– ¿El teniente Shuei-Tun? -dijo Chen.
Mientras ocho hombres pasaban, los dos últimos, como empujados por la ligera aglomeración, se deslizaban entre los centinelas y el muro. En cuanto los primeros estuvieron en el corredor, los centinelas sintieron contra las costillas los cañones de los revólveres. Se dejaron desarmar; aunque mejor pagados que sus miserables colegas, no lo estaban lo bastante para arriesgar sus vidas. Cuatro hombres de Chen, que no se habían unido al primer grupo y parecían pasar por la calle, los condujeron a lo largo del muro. Nada había sido visible desde las ventanas.
Desde el corredor, Chen distinguió los armeros, provistos de sus fusiles. En el cuerpo de guardia no había más que seis policías armados con pistolas automáticas, y éstas se hallaban a sus lados, encerradas en sus fundas. Se lanzó hacia los armeros con el revólver levantado.

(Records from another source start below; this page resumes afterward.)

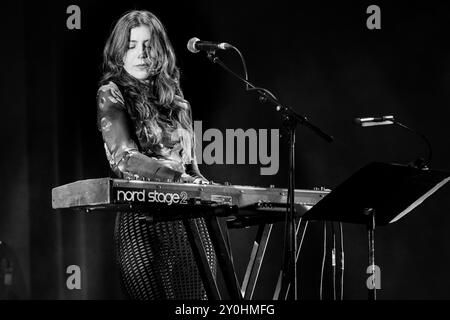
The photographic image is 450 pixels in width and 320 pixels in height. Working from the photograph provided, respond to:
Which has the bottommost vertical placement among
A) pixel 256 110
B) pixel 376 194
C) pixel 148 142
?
pixel 376 194

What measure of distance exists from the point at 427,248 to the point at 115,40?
2.51 meters

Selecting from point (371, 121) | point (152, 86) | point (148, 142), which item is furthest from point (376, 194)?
point (152, 86)

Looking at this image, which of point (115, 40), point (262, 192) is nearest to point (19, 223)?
point (115, 40)

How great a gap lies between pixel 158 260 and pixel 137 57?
1151 mm

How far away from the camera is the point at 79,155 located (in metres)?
4.93

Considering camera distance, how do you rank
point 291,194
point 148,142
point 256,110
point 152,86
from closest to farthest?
point 291,194 → point 148,142 → point 152,86 → point 256,110

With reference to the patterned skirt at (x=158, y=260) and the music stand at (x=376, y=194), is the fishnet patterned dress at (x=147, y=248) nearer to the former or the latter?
the patterned skirt at (x=158, y=260)

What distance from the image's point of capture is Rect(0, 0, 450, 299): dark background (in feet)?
15.9

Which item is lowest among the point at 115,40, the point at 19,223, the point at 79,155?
the point at 19,223

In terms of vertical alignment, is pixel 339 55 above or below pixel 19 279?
above

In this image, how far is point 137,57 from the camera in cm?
421

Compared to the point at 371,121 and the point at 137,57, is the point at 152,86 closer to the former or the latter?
the point at 137,57

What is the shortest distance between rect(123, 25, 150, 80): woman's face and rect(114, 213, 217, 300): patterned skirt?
2.80 feet

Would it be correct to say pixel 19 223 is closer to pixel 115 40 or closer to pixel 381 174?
pixel 115 40
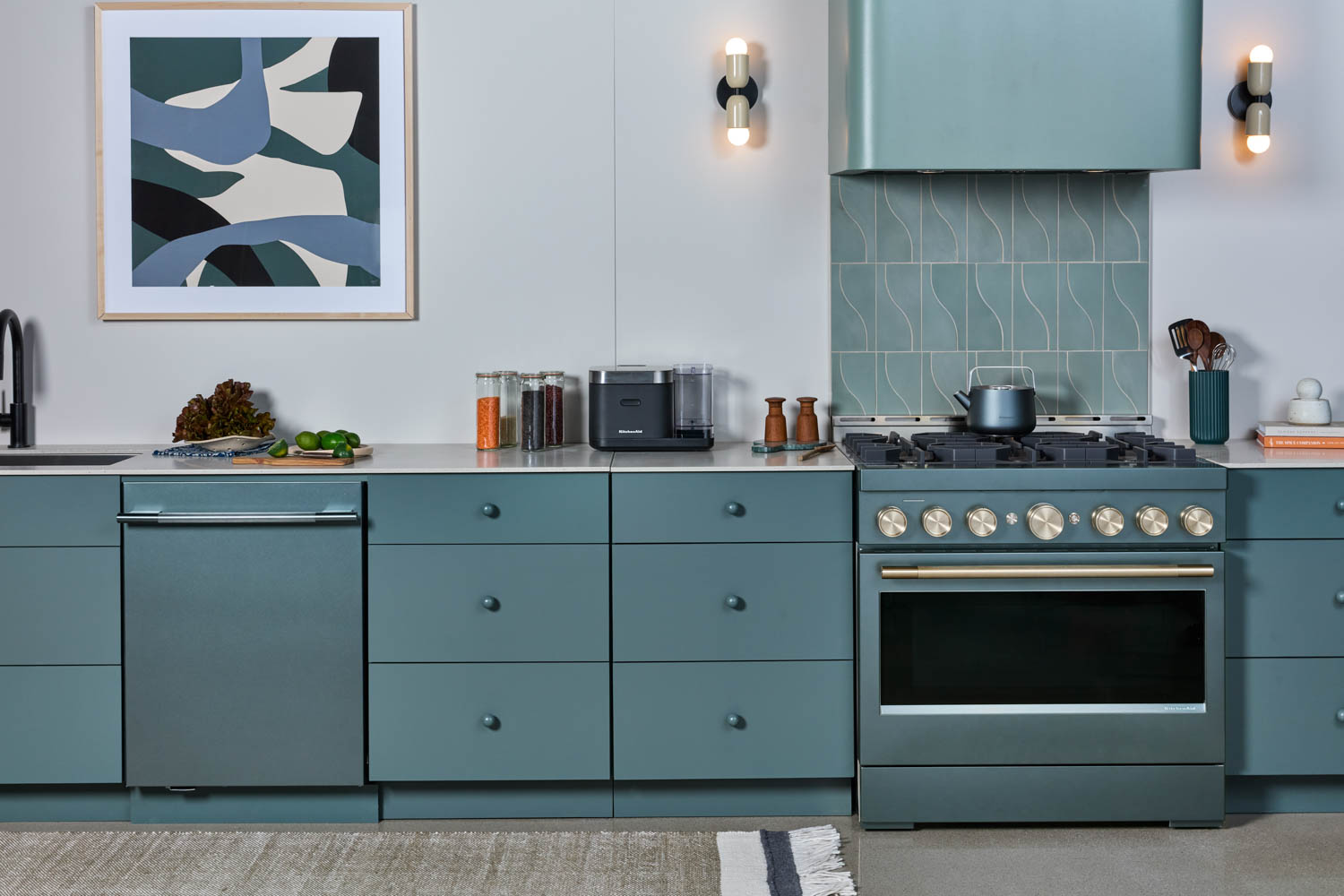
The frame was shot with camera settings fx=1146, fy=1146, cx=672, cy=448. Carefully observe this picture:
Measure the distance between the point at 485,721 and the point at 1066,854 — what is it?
1.37m

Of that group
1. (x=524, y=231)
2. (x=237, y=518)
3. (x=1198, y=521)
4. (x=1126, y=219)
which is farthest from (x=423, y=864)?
(x=1126, y=219)

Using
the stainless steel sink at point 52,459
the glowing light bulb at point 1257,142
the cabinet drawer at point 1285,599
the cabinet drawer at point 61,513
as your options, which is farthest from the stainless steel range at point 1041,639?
the stainless steel sink at point 52,459

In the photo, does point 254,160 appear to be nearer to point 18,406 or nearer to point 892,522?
point 18,406

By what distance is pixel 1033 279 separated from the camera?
3.24m

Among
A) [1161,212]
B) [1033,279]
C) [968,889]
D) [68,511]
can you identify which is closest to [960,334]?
[1033,279]

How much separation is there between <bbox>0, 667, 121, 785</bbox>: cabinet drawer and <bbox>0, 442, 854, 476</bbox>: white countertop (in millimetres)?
481

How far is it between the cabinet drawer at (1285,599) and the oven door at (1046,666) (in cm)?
11

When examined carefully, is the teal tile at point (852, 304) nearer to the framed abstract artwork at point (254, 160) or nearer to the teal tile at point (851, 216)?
the teal tile at point (851, 216)

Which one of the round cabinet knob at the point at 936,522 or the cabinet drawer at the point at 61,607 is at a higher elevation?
the round cabinet knob at the point at 936,522

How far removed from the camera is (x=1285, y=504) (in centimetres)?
271

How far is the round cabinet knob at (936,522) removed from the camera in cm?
262

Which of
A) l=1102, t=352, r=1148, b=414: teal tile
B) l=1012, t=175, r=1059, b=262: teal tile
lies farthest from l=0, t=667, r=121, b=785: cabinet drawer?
l=1102, t=352, r=1148, b=414: teal tile

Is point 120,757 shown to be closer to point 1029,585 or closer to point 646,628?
point 646,628

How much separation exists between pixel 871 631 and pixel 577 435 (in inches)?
42.3
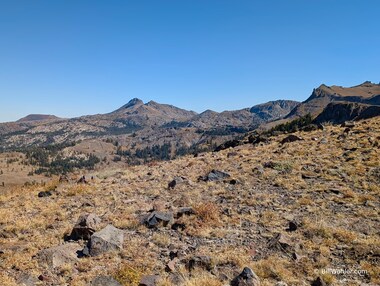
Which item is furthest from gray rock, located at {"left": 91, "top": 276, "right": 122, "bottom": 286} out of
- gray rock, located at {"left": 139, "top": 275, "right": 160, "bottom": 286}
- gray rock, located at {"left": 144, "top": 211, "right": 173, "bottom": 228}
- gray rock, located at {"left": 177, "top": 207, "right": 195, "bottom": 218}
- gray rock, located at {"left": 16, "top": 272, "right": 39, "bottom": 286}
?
gray rock, located at {"left": 177, "top": 207, "right": 195, "bottom": 218}

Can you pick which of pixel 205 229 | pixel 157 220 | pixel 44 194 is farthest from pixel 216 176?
pixel 44 194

Si los policías hubieran sido decididos, el ataque habría fracasado. A pesar de su conocimiento de los lugares, Chen no había tenido tiempo de designar a cada uno de sus hombres a quiénes debían amenazar; uno o dos policías habrían podido disparar. Pero todos levantaron las manos. Inmediatamente fueron desarmados. Entraba un nuevo grupo de hombres de Chen. Comenzó una nueva distribución de armas.

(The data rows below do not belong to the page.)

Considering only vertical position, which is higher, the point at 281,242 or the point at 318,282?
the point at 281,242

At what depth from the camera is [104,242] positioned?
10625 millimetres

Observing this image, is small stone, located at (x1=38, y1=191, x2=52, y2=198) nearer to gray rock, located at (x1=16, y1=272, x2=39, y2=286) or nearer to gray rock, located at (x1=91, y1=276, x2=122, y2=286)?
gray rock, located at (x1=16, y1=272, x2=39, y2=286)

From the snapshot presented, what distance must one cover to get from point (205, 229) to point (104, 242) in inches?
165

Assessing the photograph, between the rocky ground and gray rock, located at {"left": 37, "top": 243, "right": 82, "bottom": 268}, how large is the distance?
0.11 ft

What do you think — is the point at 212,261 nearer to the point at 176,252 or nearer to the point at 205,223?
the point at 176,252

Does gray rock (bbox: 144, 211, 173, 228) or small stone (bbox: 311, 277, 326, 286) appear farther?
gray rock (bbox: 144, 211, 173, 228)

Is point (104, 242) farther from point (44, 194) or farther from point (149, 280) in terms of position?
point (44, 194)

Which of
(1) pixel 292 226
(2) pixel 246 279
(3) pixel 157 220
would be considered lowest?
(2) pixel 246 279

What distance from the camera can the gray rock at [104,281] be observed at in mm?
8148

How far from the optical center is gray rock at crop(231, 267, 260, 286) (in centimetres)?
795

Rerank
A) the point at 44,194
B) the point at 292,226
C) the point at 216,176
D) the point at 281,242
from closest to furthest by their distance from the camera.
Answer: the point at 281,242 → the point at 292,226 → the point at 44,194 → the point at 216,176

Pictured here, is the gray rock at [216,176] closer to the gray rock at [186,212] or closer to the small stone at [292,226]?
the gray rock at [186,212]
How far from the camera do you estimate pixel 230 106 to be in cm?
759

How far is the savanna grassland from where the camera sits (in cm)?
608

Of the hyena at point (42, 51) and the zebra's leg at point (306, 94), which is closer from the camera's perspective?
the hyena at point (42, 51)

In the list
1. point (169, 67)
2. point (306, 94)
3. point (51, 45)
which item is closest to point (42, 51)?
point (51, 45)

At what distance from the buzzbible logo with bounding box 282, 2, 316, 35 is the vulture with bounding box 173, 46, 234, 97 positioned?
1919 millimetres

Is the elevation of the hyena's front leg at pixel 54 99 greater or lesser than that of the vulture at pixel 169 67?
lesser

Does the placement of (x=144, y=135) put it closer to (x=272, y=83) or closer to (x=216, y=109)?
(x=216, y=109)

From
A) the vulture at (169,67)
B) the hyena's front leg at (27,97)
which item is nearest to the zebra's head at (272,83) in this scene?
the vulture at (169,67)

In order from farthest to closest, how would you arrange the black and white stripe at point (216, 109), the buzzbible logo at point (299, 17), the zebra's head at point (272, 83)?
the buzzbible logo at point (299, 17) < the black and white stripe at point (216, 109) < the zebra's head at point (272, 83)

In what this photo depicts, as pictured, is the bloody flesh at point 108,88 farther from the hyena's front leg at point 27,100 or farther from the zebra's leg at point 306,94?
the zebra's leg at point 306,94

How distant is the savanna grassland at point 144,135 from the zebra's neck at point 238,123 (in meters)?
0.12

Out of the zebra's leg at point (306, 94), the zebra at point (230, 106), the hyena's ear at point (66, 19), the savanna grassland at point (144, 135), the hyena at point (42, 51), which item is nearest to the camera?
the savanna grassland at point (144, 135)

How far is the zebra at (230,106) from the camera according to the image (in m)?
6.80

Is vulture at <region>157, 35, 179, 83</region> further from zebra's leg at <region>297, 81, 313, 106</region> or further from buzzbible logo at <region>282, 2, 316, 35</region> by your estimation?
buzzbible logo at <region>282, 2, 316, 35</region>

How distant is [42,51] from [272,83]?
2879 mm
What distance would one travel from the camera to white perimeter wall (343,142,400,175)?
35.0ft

«En este momento -pensó Chen-, doscientos grupos, en la ciudad, obran como nosotros. Si tienen suerte…» Apenas tomaba el tercer fusil, cuando oyó venir desde la escalera el ruido de una carrera precipitada: alguien subía corriendo. Salió. En el instante en que franqueaba la puerta, partió un disparo desde el primer piso. Pero, después, nada más. Uno de los oficiales, al bajar, había visto a los insurrectos, había disparado desde la escalera y había vuelto inmediatamente al descanso.

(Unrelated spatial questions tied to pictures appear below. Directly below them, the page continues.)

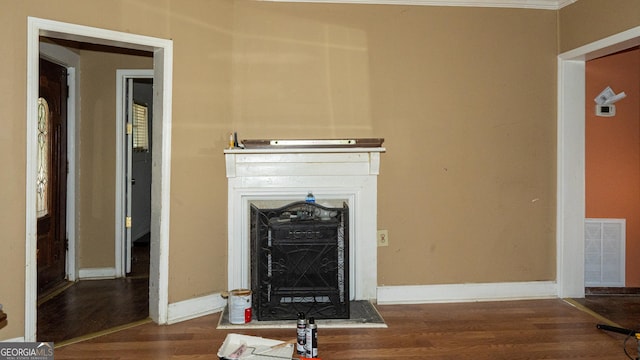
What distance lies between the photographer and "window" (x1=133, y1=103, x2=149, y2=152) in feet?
20.7

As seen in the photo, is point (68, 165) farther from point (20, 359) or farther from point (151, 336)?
point (20, 359)

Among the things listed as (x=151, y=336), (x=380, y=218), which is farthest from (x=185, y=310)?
(x=380, y=218)

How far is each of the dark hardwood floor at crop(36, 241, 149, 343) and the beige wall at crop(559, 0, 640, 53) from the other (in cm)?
376

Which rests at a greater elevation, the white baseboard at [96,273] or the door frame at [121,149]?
the door frame at [121,149]

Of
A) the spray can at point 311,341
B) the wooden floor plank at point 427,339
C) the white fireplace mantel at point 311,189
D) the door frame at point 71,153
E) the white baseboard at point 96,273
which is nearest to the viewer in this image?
the spray can at point 311,341

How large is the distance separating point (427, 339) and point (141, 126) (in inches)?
197

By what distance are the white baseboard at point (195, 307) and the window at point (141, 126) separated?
3.30 metres

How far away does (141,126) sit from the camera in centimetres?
668

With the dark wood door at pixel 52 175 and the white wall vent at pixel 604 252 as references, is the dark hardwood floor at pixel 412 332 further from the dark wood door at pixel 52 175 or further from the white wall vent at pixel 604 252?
the dark wood door at pixel 52 175

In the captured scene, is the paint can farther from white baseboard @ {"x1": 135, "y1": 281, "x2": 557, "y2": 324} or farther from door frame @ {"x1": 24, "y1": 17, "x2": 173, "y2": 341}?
white baseboard @ {"x1": 135, "y1": 281, "x2": 557, "y2": 324}

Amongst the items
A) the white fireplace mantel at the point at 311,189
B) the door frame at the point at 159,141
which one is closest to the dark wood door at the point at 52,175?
the door frame at the point at 159,141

El combate iba a comenzar. Una puerta, en medio del descanso del primer piso, dominaba las gradas. ¿Enviar un parlamento a la asiática? Todo el buen sentido que encontraba en sí, Chen lo odiaba. Intentar tomar la escalera por asalto era tanto como suicidarse: los policías poseían, sin duda, granadas de mano. Las instrucciones del comité militar, transmitidas por Kyo a todos los grupos, consistían en que, en caso de fracaso parcial, prendiesen fuego, turnasen posiciones en las casas vecinas y pidiesen ayuda a los equipos especiales. Ninguna otra cosa se podía hacer.
– ¡Prended fuego!
Los hombres con las latas de nafta trataron de arrojarlas a voleo, como el agua de un cubo; pero las estrechas aberturas no dejaban salir más que unos chorros irrisorios. Tuvieron que dejarla correr con lentitud sobre los muebles y a lo largo de los muros. Chen miró por la ventana: enfrente, almacenes cerrados, unas ventanas estrechas que daban a la salida del puesto; arriba, los tejados podridos y alabeados de las casas chinas y la calma infinita del cielo gris, que no empañaba ningún humo, del cielo Intimo y bajo sobre la calle vacía. Todo combate era absurdo; nada existía enfrente de la vida; se repuso, justamente en el momento en que vio bajar unos ladrillos y unos vidrios, en un estruendo cristalino unido al ruido de una descarga: disparaban sobre ellos desde fuera.
Segunda descarga. A la sazón se hallaban entre los policías, prevenidos y dueños del piso, y los nuevos asaltantes a quienes no veían, en aquella habitación por donde corría la nafta. Todos los hombres de Chen estaban echados boca abajo y tenían a los prisioneros atados en un rincón. Que estallase una granada, y arderían. Uno de los hombres que estaban echados rezongó señalando con el dedo: un francotirador en un tejado y, en el extremo izquierdo de la ventana, deslizándose con un hombro hacia atrás en el campo de la visión, surgían prudentemente otros irregulares. Eran unos insurrectos; de los suyos.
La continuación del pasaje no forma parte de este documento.